# Requirements
Rewrite the lines in the data below as a JSON list of strings, one string per line, leaving out blank lines. Begin at the line that contains "In this captured photograph, organize" and stop after the line that contains "C) the green".

## start Task input

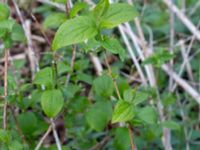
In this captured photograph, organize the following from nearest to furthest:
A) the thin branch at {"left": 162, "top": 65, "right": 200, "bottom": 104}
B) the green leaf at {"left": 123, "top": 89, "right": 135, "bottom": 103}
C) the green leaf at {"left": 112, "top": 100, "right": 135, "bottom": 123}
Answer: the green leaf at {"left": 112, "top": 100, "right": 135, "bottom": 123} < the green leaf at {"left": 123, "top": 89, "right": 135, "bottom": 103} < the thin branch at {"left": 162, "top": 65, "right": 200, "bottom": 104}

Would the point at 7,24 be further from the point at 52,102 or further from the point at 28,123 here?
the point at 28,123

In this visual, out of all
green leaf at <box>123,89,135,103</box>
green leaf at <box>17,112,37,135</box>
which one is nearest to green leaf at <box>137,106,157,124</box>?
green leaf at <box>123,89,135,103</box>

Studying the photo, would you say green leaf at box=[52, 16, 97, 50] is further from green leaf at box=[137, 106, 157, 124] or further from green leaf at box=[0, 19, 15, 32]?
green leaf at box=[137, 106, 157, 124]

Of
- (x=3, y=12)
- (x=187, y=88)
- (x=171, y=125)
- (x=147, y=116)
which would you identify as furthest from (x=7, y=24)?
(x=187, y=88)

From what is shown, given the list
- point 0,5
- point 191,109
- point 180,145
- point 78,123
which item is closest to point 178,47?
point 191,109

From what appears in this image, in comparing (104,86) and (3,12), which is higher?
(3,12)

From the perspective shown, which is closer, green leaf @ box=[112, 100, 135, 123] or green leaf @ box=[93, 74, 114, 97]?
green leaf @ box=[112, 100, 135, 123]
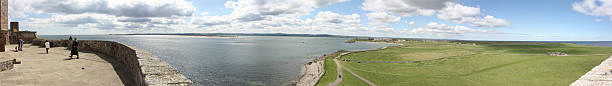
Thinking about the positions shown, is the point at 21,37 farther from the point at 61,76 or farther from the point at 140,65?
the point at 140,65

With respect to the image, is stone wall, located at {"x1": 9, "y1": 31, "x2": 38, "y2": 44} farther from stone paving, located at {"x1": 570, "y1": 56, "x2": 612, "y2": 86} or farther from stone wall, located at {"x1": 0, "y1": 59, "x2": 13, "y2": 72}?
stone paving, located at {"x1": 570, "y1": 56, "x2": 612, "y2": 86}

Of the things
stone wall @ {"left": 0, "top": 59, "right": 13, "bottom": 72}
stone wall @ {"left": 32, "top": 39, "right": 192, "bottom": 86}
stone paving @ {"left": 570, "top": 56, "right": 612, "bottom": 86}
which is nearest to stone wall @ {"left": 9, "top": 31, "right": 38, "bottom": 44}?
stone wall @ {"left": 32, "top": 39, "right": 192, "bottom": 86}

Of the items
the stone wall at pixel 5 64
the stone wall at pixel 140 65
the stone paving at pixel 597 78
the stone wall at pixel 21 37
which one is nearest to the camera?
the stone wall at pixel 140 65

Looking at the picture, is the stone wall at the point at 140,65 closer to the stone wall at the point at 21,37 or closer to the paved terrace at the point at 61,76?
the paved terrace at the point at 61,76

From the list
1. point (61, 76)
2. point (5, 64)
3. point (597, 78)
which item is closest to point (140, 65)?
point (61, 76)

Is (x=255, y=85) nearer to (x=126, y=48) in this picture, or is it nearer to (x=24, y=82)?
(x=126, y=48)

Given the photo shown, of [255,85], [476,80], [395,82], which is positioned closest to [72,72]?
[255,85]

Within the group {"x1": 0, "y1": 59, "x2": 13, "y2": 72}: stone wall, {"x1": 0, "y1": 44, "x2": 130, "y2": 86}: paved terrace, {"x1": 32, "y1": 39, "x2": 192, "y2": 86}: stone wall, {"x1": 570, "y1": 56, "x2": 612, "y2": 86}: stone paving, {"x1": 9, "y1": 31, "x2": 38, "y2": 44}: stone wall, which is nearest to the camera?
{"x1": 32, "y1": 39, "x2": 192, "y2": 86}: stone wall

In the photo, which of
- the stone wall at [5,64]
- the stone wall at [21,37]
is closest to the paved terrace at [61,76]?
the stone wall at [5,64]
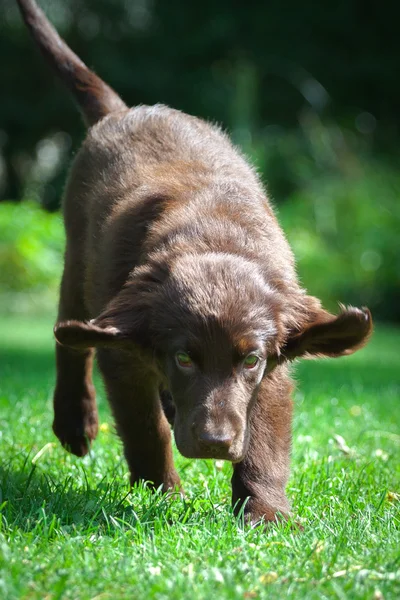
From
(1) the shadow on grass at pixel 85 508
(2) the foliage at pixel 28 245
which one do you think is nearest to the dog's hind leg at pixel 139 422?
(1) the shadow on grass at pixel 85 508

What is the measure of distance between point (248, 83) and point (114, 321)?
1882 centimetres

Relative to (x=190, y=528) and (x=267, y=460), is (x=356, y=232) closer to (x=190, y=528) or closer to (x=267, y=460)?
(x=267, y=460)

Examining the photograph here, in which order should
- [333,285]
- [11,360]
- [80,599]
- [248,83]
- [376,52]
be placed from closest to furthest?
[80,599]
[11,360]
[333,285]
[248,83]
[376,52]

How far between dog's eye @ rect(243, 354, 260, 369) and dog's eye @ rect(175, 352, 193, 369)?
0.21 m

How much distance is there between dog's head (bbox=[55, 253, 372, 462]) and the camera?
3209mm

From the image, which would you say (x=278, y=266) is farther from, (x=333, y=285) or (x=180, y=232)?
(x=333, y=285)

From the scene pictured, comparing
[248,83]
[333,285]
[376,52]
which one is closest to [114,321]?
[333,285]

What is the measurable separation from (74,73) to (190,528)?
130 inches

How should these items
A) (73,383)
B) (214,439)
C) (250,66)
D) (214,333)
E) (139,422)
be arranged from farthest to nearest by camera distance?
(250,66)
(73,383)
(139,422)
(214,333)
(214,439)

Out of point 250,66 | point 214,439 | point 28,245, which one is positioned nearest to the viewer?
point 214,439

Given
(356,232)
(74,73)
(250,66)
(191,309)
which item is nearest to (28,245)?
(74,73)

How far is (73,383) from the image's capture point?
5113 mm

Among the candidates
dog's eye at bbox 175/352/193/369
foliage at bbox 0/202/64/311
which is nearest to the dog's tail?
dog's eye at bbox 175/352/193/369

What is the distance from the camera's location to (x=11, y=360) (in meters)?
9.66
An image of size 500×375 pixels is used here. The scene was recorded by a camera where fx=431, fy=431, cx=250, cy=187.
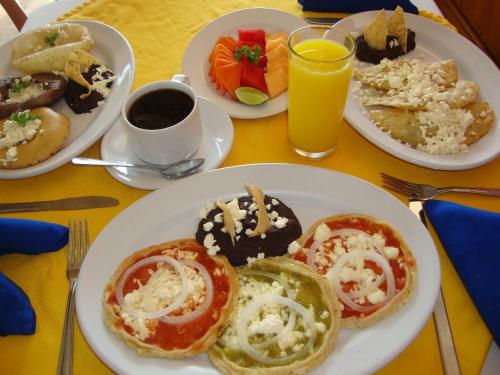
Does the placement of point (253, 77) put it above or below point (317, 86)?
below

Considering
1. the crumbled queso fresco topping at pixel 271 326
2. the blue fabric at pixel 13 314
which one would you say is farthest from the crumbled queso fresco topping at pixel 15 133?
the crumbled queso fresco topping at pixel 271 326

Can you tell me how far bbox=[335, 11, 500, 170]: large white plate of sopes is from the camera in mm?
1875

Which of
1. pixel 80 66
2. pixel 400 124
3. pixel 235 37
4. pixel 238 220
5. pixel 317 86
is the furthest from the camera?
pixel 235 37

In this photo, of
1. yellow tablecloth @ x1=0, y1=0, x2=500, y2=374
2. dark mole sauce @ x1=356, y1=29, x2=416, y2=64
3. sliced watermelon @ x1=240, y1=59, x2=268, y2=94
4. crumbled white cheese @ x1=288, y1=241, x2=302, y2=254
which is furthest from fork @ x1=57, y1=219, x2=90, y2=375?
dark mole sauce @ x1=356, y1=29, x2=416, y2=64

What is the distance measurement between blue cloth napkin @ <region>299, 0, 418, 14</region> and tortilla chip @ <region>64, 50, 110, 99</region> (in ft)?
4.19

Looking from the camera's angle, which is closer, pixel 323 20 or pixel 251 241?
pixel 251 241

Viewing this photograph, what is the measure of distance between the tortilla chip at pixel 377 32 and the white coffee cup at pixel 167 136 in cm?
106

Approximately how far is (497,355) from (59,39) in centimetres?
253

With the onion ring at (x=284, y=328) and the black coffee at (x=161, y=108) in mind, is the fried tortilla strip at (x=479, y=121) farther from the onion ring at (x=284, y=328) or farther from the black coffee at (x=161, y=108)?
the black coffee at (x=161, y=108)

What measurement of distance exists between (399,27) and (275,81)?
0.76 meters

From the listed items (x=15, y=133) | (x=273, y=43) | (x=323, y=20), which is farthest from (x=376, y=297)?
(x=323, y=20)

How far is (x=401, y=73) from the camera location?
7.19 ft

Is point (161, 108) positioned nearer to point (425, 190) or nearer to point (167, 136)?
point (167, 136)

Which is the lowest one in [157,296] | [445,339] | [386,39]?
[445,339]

## end Task input
## start Task input

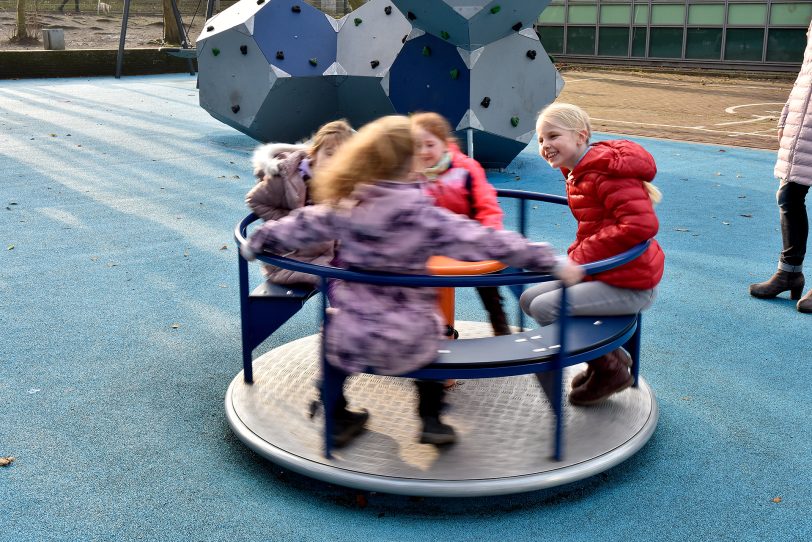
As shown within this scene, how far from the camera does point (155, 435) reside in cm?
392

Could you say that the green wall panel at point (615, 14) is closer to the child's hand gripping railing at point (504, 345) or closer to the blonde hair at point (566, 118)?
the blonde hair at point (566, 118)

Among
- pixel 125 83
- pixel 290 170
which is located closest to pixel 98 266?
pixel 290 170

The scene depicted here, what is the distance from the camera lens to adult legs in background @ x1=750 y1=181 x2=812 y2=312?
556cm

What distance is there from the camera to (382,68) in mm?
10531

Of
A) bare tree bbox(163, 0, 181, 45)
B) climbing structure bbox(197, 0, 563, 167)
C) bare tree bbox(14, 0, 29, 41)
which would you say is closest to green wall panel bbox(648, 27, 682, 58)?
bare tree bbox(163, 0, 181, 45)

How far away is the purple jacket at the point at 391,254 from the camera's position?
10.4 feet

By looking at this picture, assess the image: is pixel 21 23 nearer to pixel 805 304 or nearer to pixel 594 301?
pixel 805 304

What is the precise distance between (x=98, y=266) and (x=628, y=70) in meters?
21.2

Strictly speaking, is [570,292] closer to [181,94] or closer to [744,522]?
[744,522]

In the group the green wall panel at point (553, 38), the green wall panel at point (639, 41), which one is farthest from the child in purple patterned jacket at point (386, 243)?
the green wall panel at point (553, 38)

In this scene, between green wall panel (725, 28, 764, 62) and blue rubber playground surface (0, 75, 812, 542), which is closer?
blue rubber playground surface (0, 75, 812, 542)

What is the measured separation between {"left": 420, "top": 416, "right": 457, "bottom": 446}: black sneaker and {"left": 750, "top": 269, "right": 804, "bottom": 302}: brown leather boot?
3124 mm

## end Task input
## start Task input

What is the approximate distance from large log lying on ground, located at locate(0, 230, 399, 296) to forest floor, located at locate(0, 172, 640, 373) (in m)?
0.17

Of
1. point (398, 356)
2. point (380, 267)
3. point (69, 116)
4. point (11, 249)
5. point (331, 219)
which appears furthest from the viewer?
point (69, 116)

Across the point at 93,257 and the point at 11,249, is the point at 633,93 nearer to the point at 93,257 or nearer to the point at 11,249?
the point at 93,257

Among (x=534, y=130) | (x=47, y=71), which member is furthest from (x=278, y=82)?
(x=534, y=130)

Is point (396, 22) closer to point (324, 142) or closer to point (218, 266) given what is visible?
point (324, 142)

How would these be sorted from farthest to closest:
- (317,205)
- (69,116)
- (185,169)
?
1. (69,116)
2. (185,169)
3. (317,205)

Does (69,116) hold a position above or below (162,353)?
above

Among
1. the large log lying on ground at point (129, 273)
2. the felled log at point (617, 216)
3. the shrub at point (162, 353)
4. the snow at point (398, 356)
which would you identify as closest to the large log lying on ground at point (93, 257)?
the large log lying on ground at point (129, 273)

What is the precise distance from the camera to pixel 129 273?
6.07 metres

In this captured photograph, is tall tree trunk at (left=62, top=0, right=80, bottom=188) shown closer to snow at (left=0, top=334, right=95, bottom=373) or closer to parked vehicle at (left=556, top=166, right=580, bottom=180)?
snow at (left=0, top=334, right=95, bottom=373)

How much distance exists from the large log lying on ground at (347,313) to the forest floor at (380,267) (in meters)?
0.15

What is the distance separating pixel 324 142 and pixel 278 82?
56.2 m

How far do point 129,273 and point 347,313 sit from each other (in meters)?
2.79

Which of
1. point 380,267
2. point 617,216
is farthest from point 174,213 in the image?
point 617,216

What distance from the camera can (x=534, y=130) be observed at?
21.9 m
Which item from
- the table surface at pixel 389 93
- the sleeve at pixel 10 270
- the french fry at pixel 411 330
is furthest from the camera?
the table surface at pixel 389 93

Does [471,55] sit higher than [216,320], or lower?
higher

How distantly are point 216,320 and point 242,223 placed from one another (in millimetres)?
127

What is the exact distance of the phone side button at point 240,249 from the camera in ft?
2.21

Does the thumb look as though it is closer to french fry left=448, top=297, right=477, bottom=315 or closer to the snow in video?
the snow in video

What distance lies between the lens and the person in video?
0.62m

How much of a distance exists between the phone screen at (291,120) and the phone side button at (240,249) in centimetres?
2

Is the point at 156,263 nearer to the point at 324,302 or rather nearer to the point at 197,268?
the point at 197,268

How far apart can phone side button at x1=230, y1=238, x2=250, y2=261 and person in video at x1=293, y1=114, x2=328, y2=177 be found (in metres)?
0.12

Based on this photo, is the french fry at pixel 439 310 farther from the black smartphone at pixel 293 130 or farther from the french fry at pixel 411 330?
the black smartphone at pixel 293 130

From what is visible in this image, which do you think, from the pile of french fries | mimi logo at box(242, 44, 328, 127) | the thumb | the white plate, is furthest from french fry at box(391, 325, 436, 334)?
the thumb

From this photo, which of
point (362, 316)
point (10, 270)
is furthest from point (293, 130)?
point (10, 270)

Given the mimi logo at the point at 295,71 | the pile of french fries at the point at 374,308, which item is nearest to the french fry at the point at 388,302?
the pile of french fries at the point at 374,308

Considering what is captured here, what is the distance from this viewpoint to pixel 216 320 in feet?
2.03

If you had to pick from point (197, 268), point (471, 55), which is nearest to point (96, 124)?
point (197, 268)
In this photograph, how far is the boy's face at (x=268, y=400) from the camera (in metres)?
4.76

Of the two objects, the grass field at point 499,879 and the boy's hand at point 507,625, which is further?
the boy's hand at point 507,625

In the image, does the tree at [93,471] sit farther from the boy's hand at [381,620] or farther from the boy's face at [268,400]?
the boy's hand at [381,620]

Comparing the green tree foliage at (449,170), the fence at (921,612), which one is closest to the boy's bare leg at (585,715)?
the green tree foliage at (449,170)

## end Task input

# Task answer
[
  "In this captured photograph, organize the following from nearest to furthest:",
  "A) the thin branch at {\"left\": 162, \"top\": 65, \"right\": 200, \"bottom\": 104}",
  "B) the green leaf at {\"left\": 123, \"top\": 89, \"right\": 135, \"bottom\": 103}",
  "C) the green leaf at {\"left\": 112, \"top\": 100, \"right\": 135, \"bottom\": 123}"
]